Visual Basic - 在线程应用程序中使用嵌套互斥体 - 风险和建议
互斥锁和线程相关问题
// ¦ = Run one or the other per call to routine
|GROUP A| GROUP B |
| A & B GROUP MUTEX |
|=======|============|
|A1 & A2¦ B1 & |B2|B3|
|MUTEX|
|==|==|
|B2¦B3|
晚上好,各位堆栈人员,我有一个关于情况的
这种情况安全或可行吗?
我在 VB.NET 中有 5 个子例程,我可以以异步线程方式将它们分为 2 个组(由单独的子集组成)来运行。
然而,正如上面极其粗糙的文本图所示,互斥锁也对子集 B 起作用。
如果作业已开始,逻辑
组 A 和 B 必须等待对方 - A & A 和 B。 B GROUP MUTEX 有助于控制这一点。
在 A 组内,两个例程可以同时开始(B 组必须等待 A1 和 A2 完成)。
B 组(包含 B1、B2 和 B3)可以与 B2 和 B3 同时运行 B1,但 B2 和 B3 不能同时运行,因此需要子集 MUTEX 检查。
更新: @pstrjds 在使用同步锁定方面提出了一个很好的观点:我使用互斥锁而不是同步锁的原因是因为我需要使这个过程多用户安全,因为子例程中有大量 SQL 和数据基于操作,需要锁定程序,同时在 3 个不同服务器上的不同数据库上执行多个 SQL 事务,以同时安全地更新它们 - SQL 中的事务处理已完成并且运行良好,因此分解了伪代码。 @pstrjds 正确地说,这是使用从一个类产生的线程,但是在子例程中,它调用一个 Web 服务(B 组在 B2 和 B3 中的工作的一部分),该服务更新单独的第 3 方服务器。
伪代码
不幸的是,确切的代码相当长,但我正在使用这个结构:
Sub AGroup_Method()
Dim bln_FirstInstance As Boolean
Using objABMutex As New Mutex(True, "Global\AB_MutexLock", blnFirstInstance)
If bln_FirstInstance Then
//Start Threads for subroutine A1 And then A2
StartThread_A1()
StartThread_A2()
Else
//Post that Group A subroutine needs to wait for Group B
End If
End Using
End Sub
Sub BGroup_Method(Byval p_blnRunBTwo as Boolean)

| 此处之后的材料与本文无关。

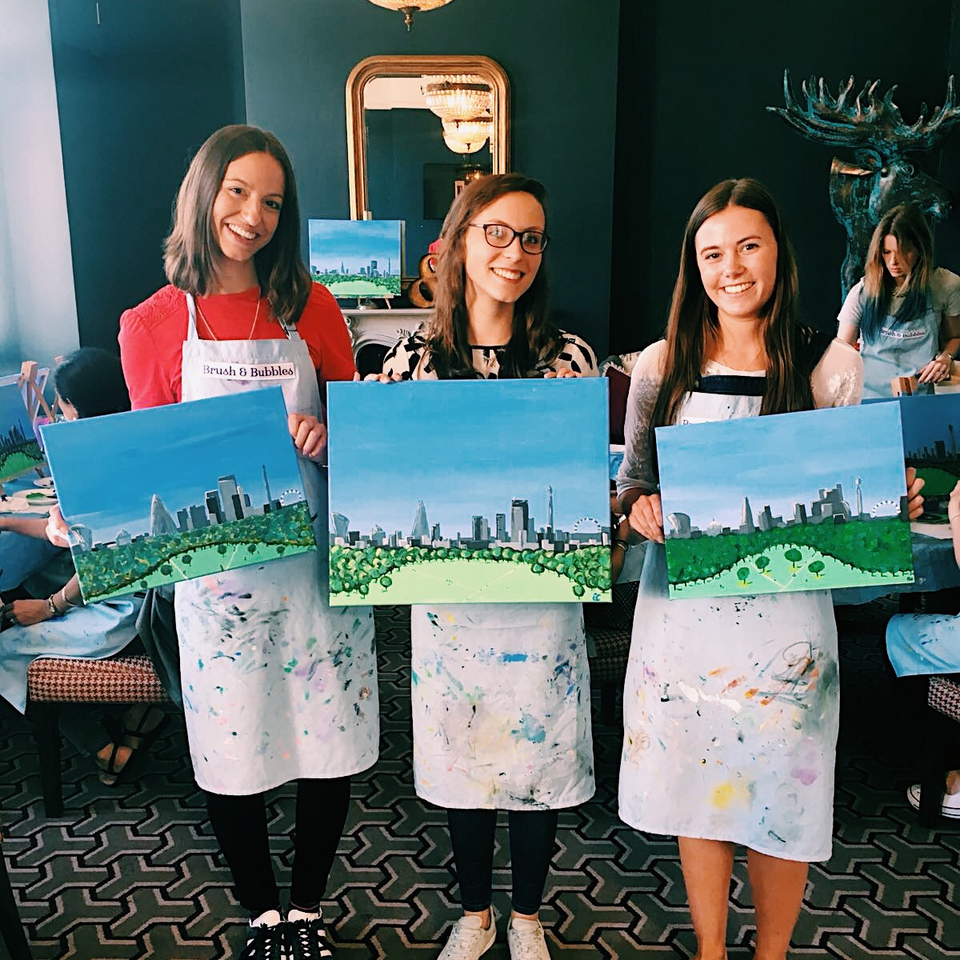 three women posing with their Greenwich Park landscape paintings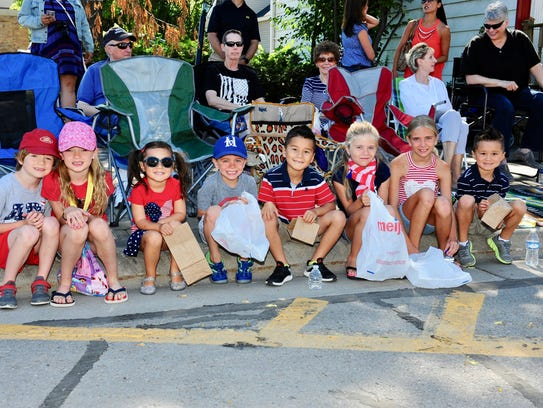 Kids line up along Main Street with smiles as they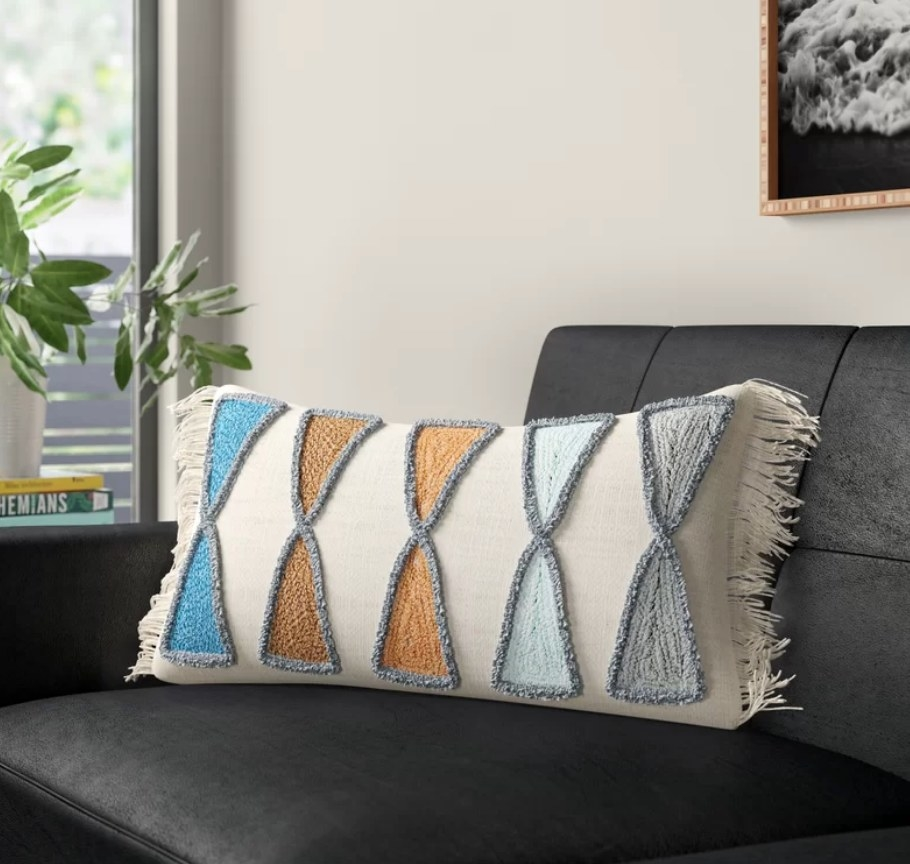 Ivory colored lumbar pillow with fringed sides and geometric blue, orange and gray geometric detailing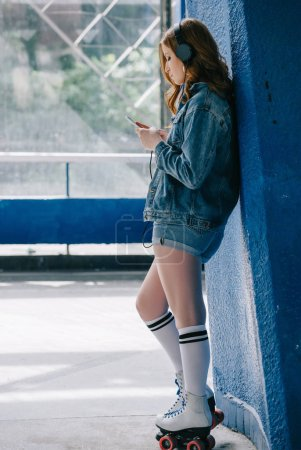 side view of stylish woman in headphones, denim clothing, high socks and roller skates using smartphone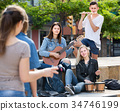 Friends musicians with instruments in park 34746199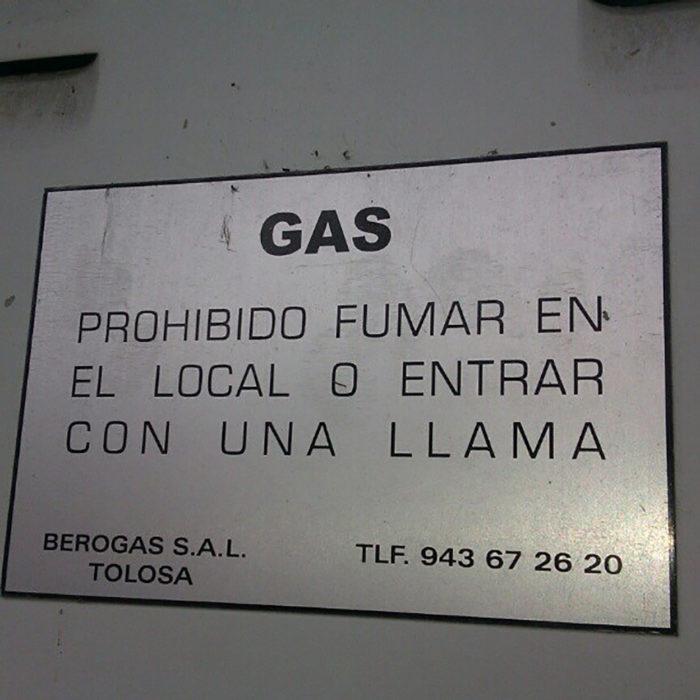 letrero que dice no fumar o entrar con una llama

Dim bln_FirstInstance As Boolean
Dim blnBGroup_FirstInstance As Boolean
Using objABMutex As New Mutex(True, "Global\AB_MutexLock", bln_FirstInstance)
If bln_FirstInstance Then
//Do subroutine group B
//Start B1
StartThread_B1()
Using objBGroupMutex As New Mutex(True, "Global\BGroup_MutexLock", blnBGroup_FirstInstance)
If p_blnRunBTwo
If blnBGroup_FirstInstance Then
//Wait for mutex from B3 and then run B2
StartThread_B2
End If
Else
If blnBGroup_FirstInstance Then
StartThread_B3
End If
End If
End Using
Else
//Post that Group B subroutine needs to wait for Group A
End If
End Using
End Sub
救命!
我想问的是互斥嵌套是否是一个可能的问题,是否是不好的做法等等,是否有更好的方法使用线程系统来实现这一点。

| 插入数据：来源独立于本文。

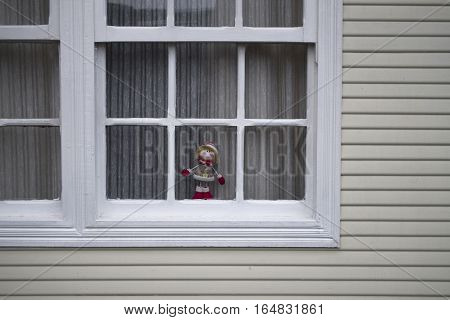 Christmas rag doll looking out the window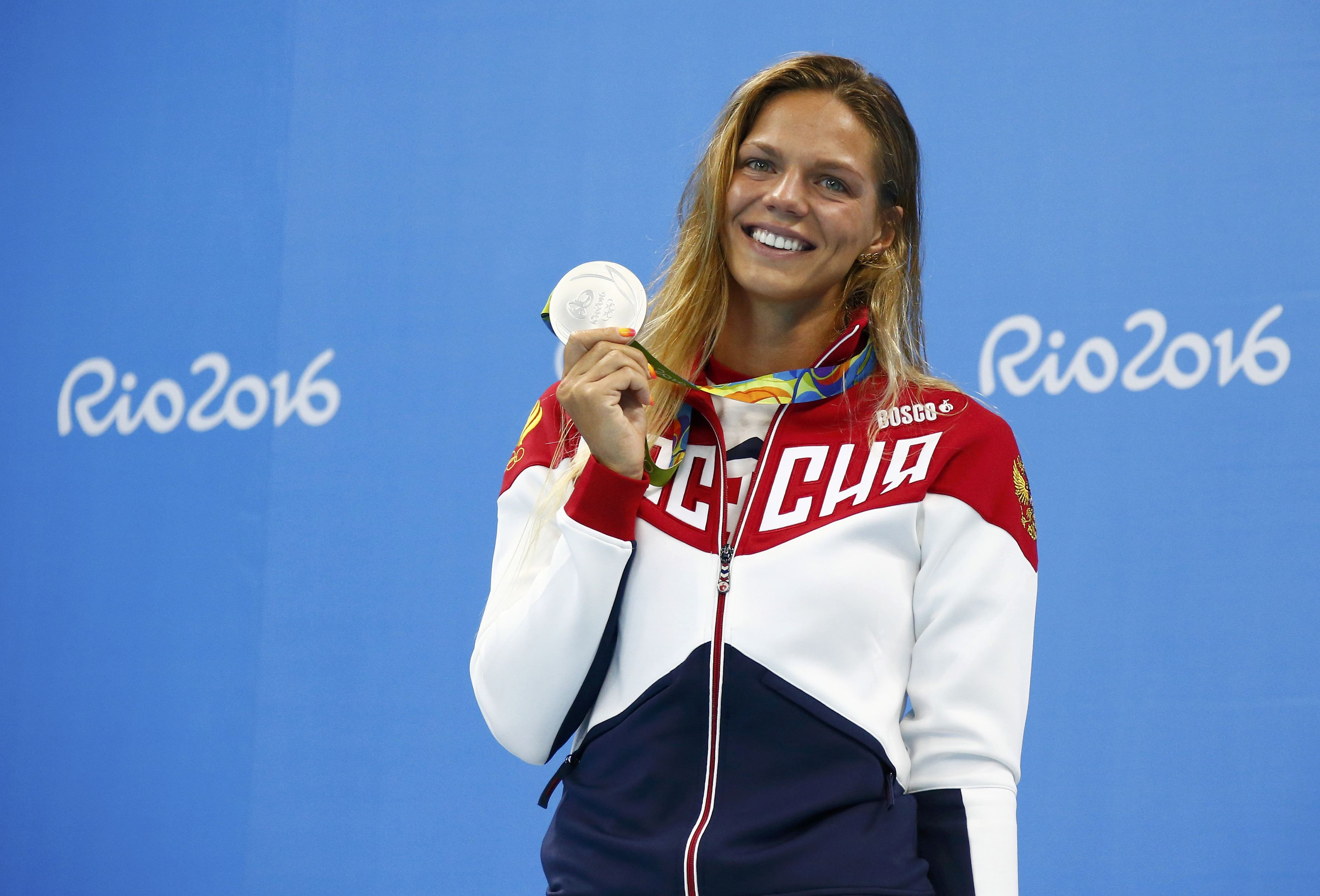 Yulia Efimova (RUS) of Russia poses with her silver medal at the Rio Olympics.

Good evening fellow stackers, I have a mutex and threaded related question about
// ¦ = Run one or the other per call to routine
|GROUP A| GROUP B |
| A & B GROUP MUTEX |
|=======|============|
|A1 & A2¦ B1 & |B2|B3|
|MUTEX|
|==|==|
|B2¦B3|
Situation
Is this situation safe or viable?
I have 5 sub routines in VB.NET and I can run them in 2 groups comprising of seperate subsets in an asynchronous threaded manner.
However, as the horribly rough text-o-graph above shows, the mutex's work on the subset B as well.
Logic
Group A and B have to wait for the eachother if the jobs have started on either - A & B GROUP MUTEX helps keep this in check.
Inside Group A both can routines begin concurrently (B would have to wait for both A1 and A2 to be complete).
Group B, with B1, B2 and B3 can run B1 at the same time as either B2 and B3 but B2 and B3 cannot run concurrently, hence the subset MUTEX check.
Update:
@pstrjds made a good point with using Sync-locking instead: The reason I am using Mutex's and not Sync Lock is due to the fact that I need to make this process multi user safe as within the sub routines are a lot of SQL and data based operations which required the program to be locked whilst multiple SQL-Transactions are carried out on different databases across 3 different servers to update them concurrently and safely - transaction handling in SQL is done and working well hence the broken down psuedo-code.
@pstrjds is correct in saying that this is using threads spawned off the one class, however within the subroutines it calls to a web service (part of Group B's work in B2 and B3) which updates a separate 3rd party server.</Wall-o-Text>
Psuedo-code
Unfortunately the exact code is rather long but I am using this structure:
Sub AGroup_Method()
Dim bln_FirstInstance As Boolean
Using objABMutex As New Mutex(True, "Global\AB_MutexLock", blnFirstInstance)
If bln_FirstInstance Then
//Start Threads for subroutine A1 And then A2
StartThread_A1()
StartThread_A2()
Else
//Post that Group A subroutine needs to wait for Group B
End If
End Using
End Sub
Sub BGroup_Method(Byval p_blnRunBTwo as Boolean)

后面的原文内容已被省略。